--- Begin STORED DATA ---
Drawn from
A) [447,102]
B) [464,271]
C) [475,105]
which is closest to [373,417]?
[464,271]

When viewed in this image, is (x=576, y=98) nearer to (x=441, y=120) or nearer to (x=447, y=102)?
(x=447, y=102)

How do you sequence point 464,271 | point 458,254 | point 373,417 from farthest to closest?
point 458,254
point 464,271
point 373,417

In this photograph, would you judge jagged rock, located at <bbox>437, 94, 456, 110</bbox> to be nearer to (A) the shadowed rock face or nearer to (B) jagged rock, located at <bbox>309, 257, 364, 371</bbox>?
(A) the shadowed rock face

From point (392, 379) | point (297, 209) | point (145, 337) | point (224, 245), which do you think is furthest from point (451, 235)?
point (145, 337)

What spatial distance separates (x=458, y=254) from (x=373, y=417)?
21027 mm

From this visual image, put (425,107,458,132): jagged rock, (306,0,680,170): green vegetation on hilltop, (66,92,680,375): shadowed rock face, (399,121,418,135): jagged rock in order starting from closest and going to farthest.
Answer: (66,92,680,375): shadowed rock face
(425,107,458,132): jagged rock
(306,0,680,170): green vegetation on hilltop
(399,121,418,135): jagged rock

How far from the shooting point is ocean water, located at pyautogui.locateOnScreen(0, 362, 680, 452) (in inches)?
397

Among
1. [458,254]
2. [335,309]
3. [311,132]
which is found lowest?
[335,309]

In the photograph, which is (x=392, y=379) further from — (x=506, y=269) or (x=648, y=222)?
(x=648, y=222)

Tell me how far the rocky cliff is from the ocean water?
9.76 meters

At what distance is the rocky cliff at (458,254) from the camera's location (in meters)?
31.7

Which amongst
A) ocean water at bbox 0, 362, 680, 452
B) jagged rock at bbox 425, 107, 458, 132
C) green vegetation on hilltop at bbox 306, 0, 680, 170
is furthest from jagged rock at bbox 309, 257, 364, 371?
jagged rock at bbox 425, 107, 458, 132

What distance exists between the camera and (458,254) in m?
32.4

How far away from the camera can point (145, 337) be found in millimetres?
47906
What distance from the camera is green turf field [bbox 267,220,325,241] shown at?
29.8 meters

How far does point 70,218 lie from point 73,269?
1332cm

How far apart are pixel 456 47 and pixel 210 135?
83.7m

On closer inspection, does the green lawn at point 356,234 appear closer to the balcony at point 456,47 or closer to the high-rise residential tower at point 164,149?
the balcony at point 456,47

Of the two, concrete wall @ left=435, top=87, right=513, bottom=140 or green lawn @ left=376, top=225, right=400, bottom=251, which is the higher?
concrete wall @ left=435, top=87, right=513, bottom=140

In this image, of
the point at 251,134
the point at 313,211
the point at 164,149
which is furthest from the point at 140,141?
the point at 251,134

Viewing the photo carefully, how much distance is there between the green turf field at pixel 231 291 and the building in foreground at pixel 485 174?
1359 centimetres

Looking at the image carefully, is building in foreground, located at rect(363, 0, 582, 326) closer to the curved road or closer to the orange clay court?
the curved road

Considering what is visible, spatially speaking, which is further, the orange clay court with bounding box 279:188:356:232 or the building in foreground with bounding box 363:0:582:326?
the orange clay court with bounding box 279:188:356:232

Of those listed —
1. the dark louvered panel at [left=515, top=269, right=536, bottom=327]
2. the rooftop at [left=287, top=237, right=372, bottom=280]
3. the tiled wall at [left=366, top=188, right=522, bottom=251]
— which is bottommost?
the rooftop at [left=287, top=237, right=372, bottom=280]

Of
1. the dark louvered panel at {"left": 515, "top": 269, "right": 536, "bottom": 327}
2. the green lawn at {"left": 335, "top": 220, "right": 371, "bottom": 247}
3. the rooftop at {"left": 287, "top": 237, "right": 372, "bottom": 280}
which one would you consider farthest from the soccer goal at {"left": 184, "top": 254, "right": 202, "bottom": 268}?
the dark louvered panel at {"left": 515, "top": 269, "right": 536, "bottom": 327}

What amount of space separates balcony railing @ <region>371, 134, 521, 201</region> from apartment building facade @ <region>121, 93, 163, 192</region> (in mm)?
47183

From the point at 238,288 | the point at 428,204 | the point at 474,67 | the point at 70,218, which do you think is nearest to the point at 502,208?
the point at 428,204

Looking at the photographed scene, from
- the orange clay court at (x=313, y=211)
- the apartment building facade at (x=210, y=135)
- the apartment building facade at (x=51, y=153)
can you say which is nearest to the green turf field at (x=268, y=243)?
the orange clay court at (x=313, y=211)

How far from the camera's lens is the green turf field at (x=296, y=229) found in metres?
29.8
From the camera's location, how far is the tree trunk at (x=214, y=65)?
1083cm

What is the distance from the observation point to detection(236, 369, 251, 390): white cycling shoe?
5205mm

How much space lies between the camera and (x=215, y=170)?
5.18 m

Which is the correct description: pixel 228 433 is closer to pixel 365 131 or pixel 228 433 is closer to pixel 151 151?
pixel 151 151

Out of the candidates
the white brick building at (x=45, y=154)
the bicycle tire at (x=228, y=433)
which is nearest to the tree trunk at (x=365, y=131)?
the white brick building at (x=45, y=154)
--- End STORED DATA ---
-- THE EXERCISE --
Output the entries above exactly, starting at the line that contains "What is the" and stopping after the last line of the entries.

-- RIGHT ANSWER --
What is the distance from the observation point to detection(236, 369, 251, 390): white cycling shoe?
5205mm

How much space lies between the camera and (x=215, y=170)?
5.18 m

Which is the correct description: pixel 228 433 is closer to pixel 365 131 or pixel 228 433 is closer to pixel 151 151?
pixel 151 151

Out of the candidates
the white brick building at (x=45, y=154)
the bicycle tire at (x=228, y=433)
which is nearest to the tree trunk at (x=365, y=131)?
the white brick building at (x=45, y=154)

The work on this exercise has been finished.